Creating a Custom Data Transformer using Scikit-Learn

In machine learning, a data transformer is used to make a dataset fit for the training process. Scikit-Learn enables quick experimentation to achieve quality results with minimal time spent on implementing data pipelines involving preprocessing, machine learning algorithms, evaluation, and inference. <!--more-->

Introduction

Scikit-Learn provides built-in methods for data preparation before the data is fed into a training model. However, as a data scientist, you may need to perform more custom cleanup processes or adding more attributes that may improve your model's performance. To do that, you will need to create a custom transformer for your data.

In this article, we will look at how to do that.

Prerequisites

To follow along with this tutorial, you should have:

  1. A good understanding of the Python programming language.
  2. Familiarity with the Numpy and Pandas libraries.
  3. A basic knowledge in using Jupyter Notebooks or any other notebook-based technology, e.g., Google Colab.
  4. Python and the libraries mentioned above installed.

Let's jump into it.

The code snippets are tailored for a notebook, but you can also use regular python files.

Getting Started

Loading the data

We will get our dataset from this repository using the following script:

import os
import tarfile
from six.moves import urllib

OUR_ROOT_URL = "https://raw.githubusercontent.com/ageron/handson-ml/master/"
OUR_PATH = "datasets/housing"
OUR_DATA_URL = OUR_ROOT_URL + OUR_PATH + "/housing.tgz"

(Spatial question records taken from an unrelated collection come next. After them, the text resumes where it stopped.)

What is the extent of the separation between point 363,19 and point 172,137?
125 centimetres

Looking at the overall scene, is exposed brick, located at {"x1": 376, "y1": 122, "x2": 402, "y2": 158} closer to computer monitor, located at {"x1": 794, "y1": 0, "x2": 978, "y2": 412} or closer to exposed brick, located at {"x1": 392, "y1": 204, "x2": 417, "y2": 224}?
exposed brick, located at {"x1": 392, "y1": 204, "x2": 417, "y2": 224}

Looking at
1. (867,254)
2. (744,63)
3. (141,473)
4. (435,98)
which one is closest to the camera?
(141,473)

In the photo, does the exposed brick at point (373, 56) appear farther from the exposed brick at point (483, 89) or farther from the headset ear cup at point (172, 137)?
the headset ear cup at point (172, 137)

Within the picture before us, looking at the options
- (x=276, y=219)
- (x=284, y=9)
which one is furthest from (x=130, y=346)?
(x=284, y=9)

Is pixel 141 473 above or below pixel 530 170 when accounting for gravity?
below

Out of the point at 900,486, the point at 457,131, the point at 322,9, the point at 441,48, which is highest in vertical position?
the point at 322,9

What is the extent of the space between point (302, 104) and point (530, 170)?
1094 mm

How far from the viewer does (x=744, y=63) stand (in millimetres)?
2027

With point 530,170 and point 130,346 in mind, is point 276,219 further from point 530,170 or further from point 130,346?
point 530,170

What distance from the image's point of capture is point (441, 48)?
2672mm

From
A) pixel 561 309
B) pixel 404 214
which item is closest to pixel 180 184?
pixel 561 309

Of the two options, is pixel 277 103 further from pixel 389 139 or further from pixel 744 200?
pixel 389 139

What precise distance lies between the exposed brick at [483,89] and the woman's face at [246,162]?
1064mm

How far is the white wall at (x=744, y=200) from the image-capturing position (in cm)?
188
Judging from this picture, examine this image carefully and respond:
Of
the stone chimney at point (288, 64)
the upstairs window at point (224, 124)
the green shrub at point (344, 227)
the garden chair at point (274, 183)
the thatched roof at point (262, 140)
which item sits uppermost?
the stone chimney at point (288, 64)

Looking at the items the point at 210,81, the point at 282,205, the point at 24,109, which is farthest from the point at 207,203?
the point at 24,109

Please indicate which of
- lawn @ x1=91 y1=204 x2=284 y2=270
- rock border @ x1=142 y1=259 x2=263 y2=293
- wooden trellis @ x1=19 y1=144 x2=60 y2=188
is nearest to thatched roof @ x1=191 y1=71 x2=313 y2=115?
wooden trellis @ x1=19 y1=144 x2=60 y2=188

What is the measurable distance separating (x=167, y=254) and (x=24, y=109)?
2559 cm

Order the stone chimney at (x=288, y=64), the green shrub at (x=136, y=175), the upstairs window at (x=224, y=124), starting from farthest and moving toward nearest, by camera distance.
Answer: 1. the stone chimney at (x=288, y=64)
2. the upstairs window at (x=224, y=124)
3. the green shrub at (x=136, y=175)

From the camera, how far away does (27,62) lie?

def get_data(our_data_url=OUR_DATA_URL, our_path=OUR_PATH):
      if not os.path.isdir(our_path):
            os.makedirs(our_path)
      #setting the zip file path      
      zipfile_path = os.path.join(our_path, "housing.tgz")
      #getting the file from the url and extracting it
      urllib.request.urlretrieve(our_data_url, zipfile_path)
      our_zip_file = tarfile.open(zipfile_path)
      our_zip_file.extractall(path=our_path)
      our_zip_file.close()

get_data()

The code is for downloading the data from the URL to not dwell on it. First, we imported the os module for interacting with the Operating System. After that, we imported the tarfile module for accessing and manipulating tar files. Lastly, we imported the urllib for using URL manipulation functions.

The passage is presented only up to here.